Here's the gist from a recent article in Vox:
More tornadoes are now concentrated in fewer days, meaning they are less spread out and there's a higher number occurring on the same day, according to a 2019 study published in Theoretical and Applied Climatology. A growing number of tornadoes are also occurring in the southeastern part of the US in addition to the Great Plains, where they have historically been most common.
The big threat is from a new phenomenon called tornado "clustering." Clustering results in more extensive and widespread damage in the areas unlucky enough to be hit. In terms of damage patterns, we're looking at a greater impact on infrastructure. Normally, we expect tornadoes to carve a path of destruction about the width of a football field, like a knife through a sheet cake. But a tornado cluster creates a larger field of destruction in a given area, more like a derecho* windstorm, making recovery slower and more difficult across the affected area.

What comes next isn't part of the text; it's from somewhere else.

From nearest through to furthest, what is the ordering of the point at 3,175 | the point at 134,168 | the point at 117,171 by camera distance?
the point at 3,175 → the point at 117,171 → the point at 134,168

The larger point in terms of managing environmental exposures is that weather-related risks are changing in so many ways that we're now required to rethink both risk reduction and recovery planning. London, a city notably deficient in modern HVAC systems, had a number of days over 30°C (around 90°F) last summer, just part of what meteorologists now tell us was the hottest summer in the last 2,000 years. Climate-related catastrophes just in the US amounted to some $92.9 billion in damages during the same period.
Every kind of weather seems to be changing in recent years. Droughts, record snowfalls, heat, wind, floods of every stripe — now even the tornadoes are acting in new and even more dangerous ways. We begin to wonder: Was the series of Sharknado movies silly SciFi fantasy or a soon-to-be-proven prediction?
* The fact that we all know what a derecho is nowadays is one clear marker of how weather has changed recently.